Make your website content fun to read
Do you hate scrolling long web pages? You are not alone. Web viewers read best when information is presented in short, discrete chunks of information. If your prospects are wearing out their scroll mice every time they access your site, do them a favor by learning how to package your information into bite-sized chunks instead. In the internet’s instant-gratification environment, people want fast answers and easily understandable benefits. You have mere seconds to wow your prospect and strut your cyber-stuff. If your writing is dirt-dull, visually hard to read or confusing, your prospects will buy from your competitor and that’s the end result you desperately want to avoid.
Write to your target audience
If you think your target audience is “any and all web surfers,” you’re in for a shock. Tightly targeted text will increase your sales and clarify your marketing message.
Give them what they want
Are you telling your prospects what’s in it for them, or are you droning on about your state-of-the-art facility and your detailed manufacturing process? What’s in it for me? Prospective customers don’t really care about you or your company. They only care about how they can personally benefit using your product or service. Tell them what they want to know. Describe in detail how their life will improve when they buy your product or service. And why it’s worth the price. Advertising selfishness, which can be defined as telling ONLY “about us, how good we are, what we do, how we do it, etc.”, can kill your marketing efforts. From websites to banner ads, email announcements to brochures, sales letters, advertisements, etc., your marketing message should let your prospects know that YOU ARE CONCERNED ONLY WITH WHAT THEY WANT!

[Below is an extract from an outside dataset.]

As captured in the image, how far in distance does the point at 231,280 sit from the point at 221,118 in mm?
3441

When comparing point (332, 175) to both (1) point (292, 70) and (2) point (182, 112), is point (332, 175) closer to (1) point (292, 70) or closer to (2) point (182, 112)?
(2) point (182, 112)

Anything about you and your company should come last. The needs of your visitors, clients, customers, patients, whatever you choose to call them, should always come first. All online and offline marketing materials that you use should focus on what the prospects want and need. Every sentence should show that you understand their wants and needs.
In building content for your website, it is always better to make a basic straight-forward sales presentation vs. letting your website become a “billboard.” Successful websites have discovered that they should be designed like a sales presentation. A competent sales presentation correctly anticipates the prospects wants and needs. Then those wants and needs are presented in a logical manner which educates the prospect about how your product or service can fulfill his/her wants and needs. Until your marketing efforts correctly focus on the visiting prospects first, your marketing efforts will be severely handicapped.